▶ What to do
Starting at the line that contains "Within the photograph", transcribe every remaining line of the entries exactly, including the last one.

▶ Dataset entries
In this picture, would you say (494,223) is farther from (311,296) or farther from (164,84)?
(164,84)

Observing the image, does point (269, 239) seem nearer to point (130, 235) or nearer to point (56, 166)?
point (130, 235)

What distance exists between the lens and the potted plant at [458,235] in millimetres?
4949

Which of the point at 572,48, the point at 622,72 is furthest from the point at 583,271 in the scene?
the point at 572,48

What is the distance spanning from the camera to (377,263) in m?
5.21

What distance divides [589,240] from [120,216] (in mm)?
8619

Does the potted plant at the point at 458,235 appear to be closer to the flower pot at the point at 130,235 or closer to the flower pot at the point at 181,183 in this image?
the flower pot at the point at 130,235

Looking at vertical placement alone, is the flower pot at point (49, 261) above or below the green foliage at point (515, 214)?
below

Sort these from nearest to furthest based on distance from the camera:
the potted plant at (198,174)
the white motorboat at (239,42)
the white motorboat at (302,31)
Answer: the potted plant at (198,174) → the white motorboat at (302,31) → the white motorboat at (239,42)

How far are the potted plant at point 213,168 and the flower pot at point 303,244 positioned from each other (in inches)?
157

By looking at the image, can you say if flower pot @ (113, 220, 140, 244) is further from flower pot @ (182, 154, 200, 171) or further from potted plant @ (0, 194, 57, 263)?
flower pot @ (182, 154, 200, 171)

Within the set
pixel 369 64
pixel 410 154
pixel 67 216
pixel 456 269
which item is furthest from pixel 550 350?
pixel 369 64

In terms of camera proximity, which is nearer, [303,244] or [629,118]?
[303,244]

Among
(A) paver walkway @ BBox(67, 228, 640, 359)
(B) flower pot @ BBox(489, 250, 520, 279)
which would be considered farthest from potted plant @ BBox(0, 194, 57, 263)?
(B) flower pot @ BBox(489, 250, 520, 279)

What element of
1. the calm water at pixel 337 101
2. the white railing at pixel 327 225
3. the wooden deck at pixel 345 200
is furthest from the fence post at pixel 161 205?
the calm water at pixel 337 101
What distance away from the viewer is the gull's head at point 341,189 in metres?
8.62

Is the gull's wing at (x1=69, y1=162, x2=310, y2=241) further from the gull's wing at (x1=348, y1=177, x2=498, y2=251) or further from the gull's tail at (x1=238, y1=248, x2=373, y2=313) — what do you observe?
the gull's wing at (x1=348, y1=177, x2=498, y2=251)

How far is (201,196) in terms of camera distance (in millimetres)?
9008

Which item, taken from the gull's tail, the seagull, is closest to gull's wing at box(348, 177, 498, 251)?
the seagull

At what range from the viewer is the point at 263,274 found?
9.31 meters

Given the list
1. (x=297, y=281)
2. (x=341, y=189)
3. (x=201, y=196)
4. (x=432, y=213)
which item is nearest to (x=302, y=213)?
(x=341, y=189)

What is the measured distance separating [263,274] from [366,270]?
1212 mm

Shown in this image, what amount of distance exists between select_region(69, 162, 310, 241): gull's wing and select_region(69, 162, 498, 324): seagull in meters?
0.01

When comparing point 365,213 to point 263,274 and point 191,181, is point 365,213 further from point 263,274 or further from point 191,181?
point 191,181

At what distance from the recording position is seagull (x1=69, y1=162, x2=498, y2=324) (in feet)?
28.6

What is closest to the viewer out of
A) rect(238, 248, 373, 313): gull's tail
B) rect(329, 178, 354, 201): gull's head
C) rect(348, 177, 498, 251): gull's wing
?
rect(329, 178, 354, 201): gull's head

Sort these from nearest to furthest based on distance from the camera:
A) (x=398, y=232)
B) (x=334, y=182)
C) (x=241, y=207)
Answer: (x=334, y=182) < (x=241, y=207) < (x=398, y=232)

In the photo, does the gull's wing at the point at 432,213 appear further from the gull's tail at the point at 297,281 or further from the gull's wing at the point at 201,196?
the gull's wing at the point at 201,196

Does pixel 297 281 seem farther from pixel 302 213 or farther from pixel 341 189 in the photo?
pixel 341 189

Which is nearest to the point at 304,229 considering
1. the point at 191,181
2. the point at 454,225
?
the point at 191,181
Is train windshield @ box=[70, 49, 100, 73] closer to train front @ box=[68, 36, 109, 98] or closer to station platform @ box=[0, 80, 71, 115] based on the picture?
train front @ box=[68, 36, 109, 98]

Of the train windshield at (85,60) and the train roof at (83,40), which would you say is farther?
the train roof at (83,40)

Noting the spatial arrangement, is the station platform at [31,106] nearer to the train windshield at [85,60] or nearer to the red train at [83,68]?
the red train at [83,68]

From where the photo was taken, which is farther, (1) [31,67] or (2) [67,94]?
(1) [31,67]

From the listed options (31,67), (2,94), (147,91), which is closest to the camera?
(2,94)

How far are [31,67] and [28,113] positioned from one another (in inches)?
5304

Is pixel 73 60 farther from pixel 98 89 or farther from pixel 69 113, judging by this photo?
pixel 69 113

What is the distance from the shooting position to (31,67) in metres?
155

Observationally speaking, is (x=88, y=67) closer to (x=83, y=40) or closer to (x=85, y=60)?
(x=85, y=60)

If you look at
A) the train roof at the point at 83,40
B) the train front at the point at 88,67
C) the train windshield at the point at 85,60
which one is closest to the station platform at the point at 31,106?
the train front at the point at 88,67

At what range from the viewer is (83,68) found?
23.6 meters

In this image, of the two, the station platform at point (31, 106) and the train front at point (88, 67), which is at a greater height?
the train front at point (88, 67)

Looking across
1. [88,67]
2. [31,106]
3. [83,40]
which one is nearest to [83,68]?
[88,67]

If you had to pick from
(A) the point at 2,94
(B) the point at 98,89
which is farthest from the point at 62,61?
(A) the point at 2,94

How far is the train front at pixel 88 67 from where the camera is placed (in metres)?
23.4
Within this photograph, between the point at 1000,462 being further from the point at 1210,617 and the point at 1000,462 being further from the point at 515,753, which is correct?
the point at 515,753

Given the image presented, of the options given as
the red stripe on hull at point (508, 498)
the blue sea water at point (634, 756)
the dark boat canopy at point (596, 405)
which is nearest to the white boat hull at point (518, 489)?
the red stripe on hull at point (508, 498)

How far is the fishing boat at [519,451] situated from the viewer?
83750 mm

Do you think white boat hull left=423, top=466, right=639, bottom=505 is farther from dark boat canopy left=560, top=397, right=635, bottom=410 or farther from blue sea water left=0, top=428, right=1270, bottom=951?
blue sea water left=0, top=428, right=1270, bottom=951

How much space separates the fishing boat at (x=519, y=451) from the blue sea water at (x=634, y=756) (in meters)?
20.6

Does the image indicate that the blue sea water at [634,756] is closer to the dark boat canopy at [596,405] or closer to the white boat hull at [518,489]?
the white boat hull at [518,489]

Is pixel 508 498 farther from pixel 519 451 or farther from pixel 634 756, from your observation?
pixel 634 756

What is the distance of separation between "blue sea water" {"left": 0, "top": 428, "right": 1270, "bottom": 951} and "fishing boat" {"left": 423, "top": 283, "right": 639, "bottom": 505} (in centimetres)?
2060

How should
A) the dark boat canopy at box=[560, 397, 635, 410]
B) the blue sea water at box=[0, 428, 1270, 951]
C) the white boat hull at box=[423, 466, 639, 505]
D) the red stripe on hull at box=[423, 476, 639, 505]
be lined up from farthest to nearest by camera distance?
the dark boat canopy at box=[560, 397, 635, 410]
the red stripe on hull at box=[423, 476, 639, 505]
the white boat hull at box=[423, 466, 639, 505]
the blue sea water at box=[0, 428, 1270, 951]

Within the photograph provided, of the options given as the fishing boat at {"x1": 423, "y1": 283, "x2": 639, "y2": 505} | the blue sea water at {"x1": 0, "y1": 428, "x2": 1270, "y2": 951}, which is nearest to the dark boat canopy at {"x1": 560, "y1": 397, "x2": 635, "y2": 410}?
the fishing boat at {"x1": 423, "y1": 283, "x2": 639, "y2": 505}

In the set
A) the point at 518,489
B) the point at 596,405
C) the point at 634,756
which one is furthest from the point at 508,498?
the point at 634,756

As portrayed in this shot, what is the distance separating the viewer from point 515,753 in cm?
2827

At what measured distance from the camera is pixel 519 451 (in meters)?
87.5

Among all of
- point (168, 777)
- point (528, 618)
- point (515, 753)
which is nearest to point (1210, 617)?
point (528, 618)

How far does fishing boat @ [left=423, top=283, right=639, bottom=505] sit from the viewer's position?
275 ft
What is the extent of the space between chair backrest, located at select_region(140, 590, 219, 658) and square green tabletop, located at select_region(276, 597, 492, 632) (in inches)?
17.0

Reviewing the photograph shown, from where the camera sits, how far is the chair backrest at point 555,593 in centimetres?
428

▶ Result of this task
Within the photograph provided, of the options given as the fishing boat at {"x1": 423, "y1": 283, "x2": 639, "y2": 505} | the blue sea water at {"x1": 0, "y1": 428, "x2": 1270, "y2": 951}, which is nearest to the dark boat canopy at {"x1": 560, "y1": 397, "x2": 635, "y2": 410}?
the fishing boat at {"x1": 423, "y1": 283, "x2": 639, "y2": 505}

In the set
A) the point at 518,489
B) the point at 596,405
C) the point at 634,756
which one is furthest from the point at 508,498?
the point at 634,756

As portrayed in this shot, what is the distance separating the viewer from point 515,753 in cm?
2827

At what measured distance from the camera is pixel 519 451 (in meters)?
87.5

Among all of
- point (168, 777)
- point (528, 618)
- point (515, 753)
which is nearest to point (1210, 617)?
point (528, 618)

How far does fishing boat @ [left=423, top=283, right=639, bottom=505] sit from the viewer's position?
275 ft
What is the extent of the space between chair backrest, located at select_region(140, 590, 219, 658) and square green tabletop, located at select_region(276, 597, 492, 632) (in inches)?
17.0

Reviewing the photograph shown, from where the camera sits, how far is the chair backrest at point 555,593 in centimetres?
428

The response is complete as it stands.